In the Neuro ICU, cerebral amyloid angiopathy (CAA) gets blamed a lot in elderly patients as a cause of their hemorrhagic stroke. Although I am familiar with the disease, I thought I should revisit it.

 CAA is characterized by amyloid beta peptide deposits in the blood vessels of the brain. The deposits weaken the blood vessel wall and makes it prone to bleeding.  It can occur as a sporadic disorder, in association with Alzheimer’s disease or as a familial syndrome. CAA can cause intracerebral hemorrhage, transient neurological symptoms, hemosiderosis, incidental microhemorrhages or cognitive impairment.

 Epidemiology – the incidence is largely age dependent and is uncommon at ages younger than 60-65.


Pathogenesis – The vascular deposits in CAA consist of an amyloid beta-peptide. There has been an APP mutation identified which has been shown to cause AD CAA. Other side effects of the mutated APP is producing an amyloid protein that is unable to be degraded by proteasomes or producing an amyloid protein that has more of a toxic effect on the vascular wall. There is growing evidence from studies that support a link between CAA and the alleles of the Apolipoprotein E gene. Patients who carry the APO epsilon 2 or epsilon 4 allele correlate with a higher risk for CAA. Other factors likely contributing to CAA include pt’s who over express cytokines such as TGF.
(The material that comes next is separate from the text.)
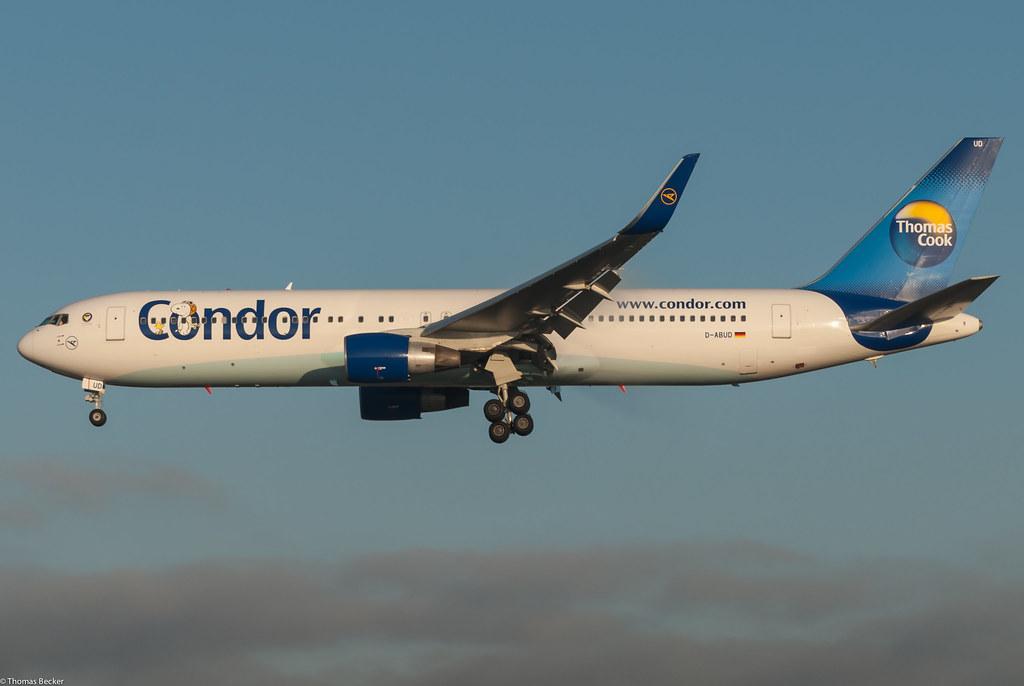 condor flugdienst bankruptcy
Presenting Features – The most common presenting feature of CAA is spontaneous lobar hemorrhage which is located in the cortex and subcortical white matter and sparing of the areas that are affected more by hypertensive hemorrhages such (basal ganglia, thalamus or the pons).  Spontaneous hemorrhage secondary to CAA is more likely to happen in the posterior portion of the brain. A reason for this particular deposition of the amyloid proteins in the posterior circulation is unknown, but may be due to an undiscovered characteristic of the posterior circulation that would decrease the elimination of the beta amyloid deposits. Other clinical manifestations include seizure, headache, hemiplegia and depressed consciousness. Patients may also complain of transient symptoms such  as a recurrent, brief (about 10 minutes) episodes of weakness, numbness or paresthesias.


Diagnostic criteria – CAA should be suspected in patients over the age of 60 who have multiple lobar hemorrhages in the absence of an obvious cause. The true diagnosis can only be definitive with a post-mortem autopsy but there are two approaches to give a probable diagnosis during life such as a gradient-echo MRI and an examination of the tissue (brain biopsy which is rarely done). A gradient-echo MRI will accentuate the signal dropout caused specifically by iron-containing deposits left by old hemorrhages.


Treatment – similar to the treatment of other acute intracerebral hemorrhages by paying attention to the ICP and controlling the blood pressure and surgical hematoma resection.  After diagnosis, patients are to avoid anticoagulation medication such as Warfarin and Aspirin.


Other bits I learned today…

 -Primary Lateral Sclerosis (PLS) is similar to ALS but only involves the upper motor neuron and survival is better than ALS

 - A Jannetta procedure is something that can be done for trigeminal neuralgia. It involves a craniotomy and the removal or separation of various vascular structures, often an ectatic superior cerebellar artery, away from the trigeminal nerve.